Но тут же покачала головой. Одно дело — пытаться взять себя в руки, а другое — подвергаться опасности сказать или сделать то, что ни в коем случае не следовало бы. Она вне себя от страха и волнения и нуждается в том, что помогло бы ослабить напряжение. Что можно пить мелкими глоточками в продолжение всего обеда, чего она терпеть не может.

— Мартини, — объявила она решительно.

— Все сразу? — спросил он с совершенно серьезным видом. — Стакан воды, мартини и «Манхэттен»?

— Нет, только мартини, — попросила она, пытаясь улыбнуться, но во взгляде светились откровенная тоска и бессознательная мольба о терпении.

Мэтт был невольно заинтригован противоборством поразительных контрастов, которые представляла в этот момент Мередит. В этом изысканном закрытом черном платье она выглядела элегантной и очаровательной. И лишь это обезоружило бы его, но в сочетании с легким румянцем, горевшим на нежных щеках, с беспомощным призывом в огромных, сводящих с ума глазах и девическим смущением она была неотразима. Уже успев смягчиться оттого, что именно Мередит попросила его о встрече и выразила желание помириться, Мэтт неожиданно решил забыть о старом.

— Повергну ли я тебя еще в один приступ нерешительности, если спрошу, какой мартини ты предпочитаешь?

— Джин. То есть водка. Нет… джин… джин мартини.

Она покраснела еще сильнее, но слишком нервничала, чтобы заметить веселые искорки в глазах Мэтта, хотя тот с величайшей серьезностью продолжал допрос:

— Сухой или покрепче?

— Сухой.

— «Бифитерз», «Тенкерей» или «Бомбей»?

— «Бифитерз».

— Оливки или лук?

— Оливки.

— Одну или две?

— Две.

— Элениум или аспирин? — осведомился он тем же бесстрастным тоном, но уголки рта подрагивали в невольной улыбке, и Мередит поняла, что все это время Мэтт над ней подшучивал. Благодарность и облегчение затопили ее, и она впервые взглянула на него без сомнений и страха.

— Прости! Я… э-э-э… немного нервничаю.
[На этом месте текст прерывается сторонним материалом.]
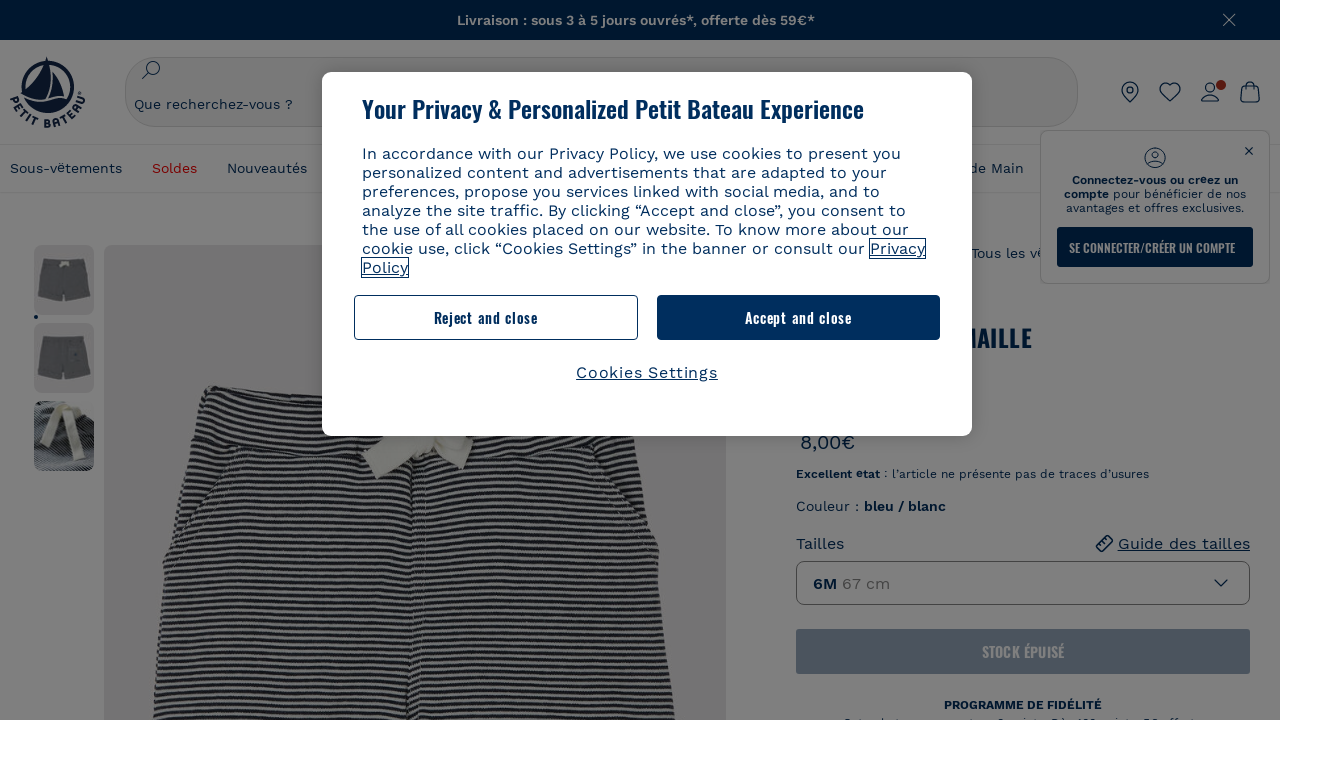

--- FILE ---
content_type: text/javascript; charset=utf-8
request_url: https://p.cquotient.com/pebble?tla=bckl-PB_FR&activityType=viewReco&callback=CQuotient._act_callback2&cookieId=abGzfS3vVSJbh8dROKp5Gz37Eg&userId=&emailId=&products=id%3A%3AA0DSQ%7C%7Csku%3A%3A%7C%7Ctype%3A%3Avgroup%7C%7Calt_id%3A%3AA0DSQ01%3B%3Bid%3A%3AA0D0M%7C%7Csku%3A%3A%7C%7Ctype%3A%3Avgroup%7C%7Calt_id%3A%3AA0D0M02%3B%3Bid%3A%3AA0CQV%7C%7Csku%3A%3A%7C%7Ctype%3A%3Avgroup%7C%7Calt_id%3A%3AA0CQV00%3B%3Bid%3A%3AA0EGI%7C%7Csku%3A%3A%7C%7Ctype%3A%3Avgroup%7C%7Calt_id%3A%3AA0EGI01%3B%3Bid%3A%3AA0EFE%7C%7Csku%3A%3A%7C%7Ctype%3A%3Avgroup%7C%7Calt_id%3A%3AA0EFE00%3B%3Bid%3A%3AA0DS6%7C%7Csku%3A%3A%7C%7Ctype%3A%3Avgroup%7C%7Calt_id%3A%3AA0DS602%3B%3Bid%3A%3AA0DX3%7C%7Csku%3A%3A%7C%7Ctype%3A%3Avgroup%7C%7Calt_id%3A%3AA0DX301%3B%3Bid%3A%3AA0EGS%7C%7Csku%3A%3A%7C%7Ctype%3A%3Avgroup%7C%7Calt_id%3A%3AA0EGS01%3B%3Bid%3A%3AA0ED9%7C%7Csku%3A%3A%7C%7Ctype%3A%3Avgroup%7C%7Calt_id%3A%3AA0ED900%3B%3Bid%3A%3AA0CQV%7C%7Csku%3A%3A%7C%7Ctype%3A%3Avgroup%7C%7Calt_id%3A%3AA0CQV00%3B%3Bid%3A%3AA0E4W%7C%7Csku%3A%3A%7C%7Ctype%3A%3Avgroup%7C%7Calt_id%3A%3AA0E4W01%3B%3Bid%3A%3AA0CX3%7C%7Csku%3A%3A%7C%7Ctype%3A%3Avgroup%7C%7Calt_id%3A%3AA0CX300%3B%3Bid%3A%3AA0EFE%7C%7Csku%3A%3A%7C%7Ctype%3A%3Avgroup%7C%7Calt_id%3A%3AA0EFE00%3B%3Bid%3A%3AA0DTW%7C%7Csku%3A%3A%7C%7Ctype%3A%3Avgroup%7C%7Calt_id%3A%3AA0DTW01%3B%3Bid%3A%3AA0EIN%7C%7Csku%3A%3A%7C%7Ctype%3A%3Avgroup%7C%7Calt_id%3A%3AA0EIN01%3B%3Bid%3A%3AA0D6C%7C%7Csku%3A%3A%7C%7Ctype%3A%3Avgroup%7C%7Calt_id%3A%3AA0D6C03&recommenderName=__UNDEFINED__&realm=BCKL&siteId=PB_FR&instanceType=prd&locale=fr_FR&slotId=&slotConfigId=&slotConfigTemplate=&referrer=&currentLocation=https%3A%2F%2Fwww.petit-bateau.fr%2Fseconde-main%2Ftous-les-vetements%2Fbebe%2Fshort-bebe-en-maille-smoking-marshmallow%2F58050M1.html%3Fdwvar_58050M1_size%3D001%26dwvar_58050M1_type%3DSecondHand%26dwvar_58050M1_color%3DBF2&ls=true&_=1769770699276&v=v3.1.3&fbPixelId=__UNKNOWN__&__cq_uuid=abGzfS3vVSJbh8dROKp5Gz37Eg&__cq_seg=0~0.00!1~0.00!2~0.00!3~0.00!4~0.00!5~0.00!6~0.00!7~0.00!8~0.00!9~0.00&bc=%7B%22bckl-PB_FR%22%3A%5B%7B%22id%22%3A%2258050%22%2C%22type%22%3A%22vgroup%22%2C%22alt_id%22%3A%2258050M1%22%7D%5D%7D
body_size: 163
content:
/**/ typeof CQuotient._act_callback2 === 'function' && CQuotient._act_callback2([{"k":"__cq_uuid","v":"abGzfS3vVSJbh8dROKp5Gz37Eg","m":34128000}]);

--- FILE ---
content_type: text/javascript; charset=utf-8
request_url: https://p.cquotient.com/pebble?tla=bckl-PB_FR&activityType=viewProduct&callback=CQuotient._act_callback0&cookieId=abGzfS3vVSJbh8dROKp5Gz37Eg&userId=&emailId=&product=id%3A%3A58050%7C%7Csku%3A%3A%7C%7Ctype%3A%3Avgroup%7C%7Calt_id%3A%3A58050M1&realm=BCKL&siteId=PB_FR&instanceType=prd&locale=fr_FR&referrer=&currentLocation=https%3A%2F%2Fwww.petit-bateau.fr%2Fseconde-main%2Ftous-les-vetements%2Fbebe%2Fshort-bebe-en-maille-smoking-marshmallow%2F58050M1.html%3Fdwvar_58050M1_size%3D001%26dwvar_58050M1_type%3DSecondHand%26dwvar_58050M1_color%3DBF2&ls=true&_=1769770697591&v=v3.1.3&fbPixelId=__UNKNOWN__&json=%7B%22cookieId%22%3A%22abGzfS3vVSJbh8dROKp5Gz37Eg%22%2C%22userId%22%3A%22%22%2C%22emailId%22%3A%22%22%2C%22product%22%3A%7B%22id%22%3A%2258050%22%2C%22sku%22%3A%22%22%2C%22type%22%3A%22vgroup%22%2C%22alt_id%22%3A%2258050M1%22%7D%2C%22realm%22%3A%22BCKL%22%2C%22siteId%22%3A%22PB_FR%22%2C%22instanceType%22%3A%22prd%22%2C%22locale%22%3A%22fr_FR%22%2C%22referrer%22%3A%22%22%2C%22currentLocation%22%3A%22https%3A%2F%2Fwww.petit-bateau.fr%2Fseconde-main%2Ftous-les-vetements%2Fbebe%2Fshort-bebe-en-maille-smoking-marshmallow%2F58050M1.html%3Fdwvar_58050M1_size%3D001%26dwvar_58050M1_type%3DSecondHand%26dwvar_58050M1_color%3DBF2%22%2C%22ls%22%3Atrue%2C%22_%22%3A1769770697591%2C%22v%22%3A%22v3.1.3%22%2C%22fbPixelId%22%3A%22__UNKNOWN__%22%7D
body_size: 422
content:
/**/ typeof CQuotient._act_callback0 === 'function' && CQuotient._act_callback0([{"k":"__cq_uuid","v":"abGzfS3vVSJbh8dROKp5Gz37Eg","m":34128000},{"k":"__cq_bc","v":"%7B%22bckl-PB_FR%22%3A%5B%7B%22id%22%3A%2258050%22%2C%22type%22%3A%22vgroup%22%2C%22alt_id%22%3A%2258050M1%22%7D%5D%7D","m":2592000},{"k":"__cq_seg","v":"0~0.00!1~0.00!2~0.00!3~0.00!4~0.00!5~0.00!6~0.00!7~0.00!8~0.00!9~0.00","m":2592000}]);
Когда официант, получив заказ на напитки, удалился, Мэтт, поняв, чего ей стоило это признание, оглядел дорогой ресторан, где один обед стоил столько же, сколько жалованье за день работы на заводе, и сам, не понимая почему, тоже признался:

— Я когда-то мечтал повести тебя куда-нибудь вроде этого местечка.

Измученная мыслями о том, как лучше приступить к делу, Мередит рассеянно оглядела букеты розовых цветов в массивных серебряных вазах, официантов в смокингах, переминавшихся у столов, накрытых ослепительно-белыми скатертями и сверкающих фарфором и хрусталем.

— Местечко вроде этого? Мэтт коротко рассмеялся.

— Ты не изменилась, Мередит. Самая экстравагантная роскошь для тебя все еще нечто обычное.

Полная решимости поддержать хрупкое согласие, установившееся после разговора о мартини, Мередит рассудительно ответила:

— Ты не можешь знать, изменилась я или нет, мы только шесть дней провели вместе.

— И шесть ночей, — многозначительно подчеркнул он, намеренно пытаясь заставить ее снова покраснеть, желая поколебать ее сдержанность, опять увидеть ту нерешительную девушку, которая никак не могла придумать, что ей пить.

Но Мередит, явно игнорируя намек на сексуальные отношения, продолжала:

— Трудно поверить, что мы были когда-то женаты.

— Это неудивительно, ведь ты никогда не называлась моей фамилией.

— Уверена, — возразила она, пытаясь сохранить тон безмятежного безразличия, — что десятки женщин имеют большие права на это, чем я когда-то.

— Похоже на ревность.

— Если это похоже на ревность, — отпарировала Мередит, с усилием держа себя в руках и перегнувшись через стол, — значит, у тебя что-то со слухом!

Невольная улыбка осветила лицо Мэтта.

— Я совсем забыл, как изысканно, в лучших традициях первоклассного пансиона ты выражаешься, когда разозлишься.

— Почему, — прошипела она, — ты намеренно пытаешься втянуть меня в спор?

— Собственно говоря, — сухо заметил он, — я хотел сделать тебе комплимент.

— Вот как, — обронила Мередит. Удивленная и немного польщенная, она подняла глаза на официанта, принесшего коктейли. Они заказали обед, и Мередит решила подождать, пока Мэтт немного выпьет. Может, алкоголь немного успокоит его, когда она объявит новость о несуществующем разводе. Она молчала, предоставляя ему выбрать предмет для разговора.

Мэтт поднял стакан, раздраженный на себя за то, что дразнит ее, и любезно, с неподдельным интересом спросил:

— Если верить светской хронике, ты состоишь в полудюжине благотворительных организаций, любишь балет, оперу и симфоническую музыку. Чем еще ты увлекаешься в свободное время?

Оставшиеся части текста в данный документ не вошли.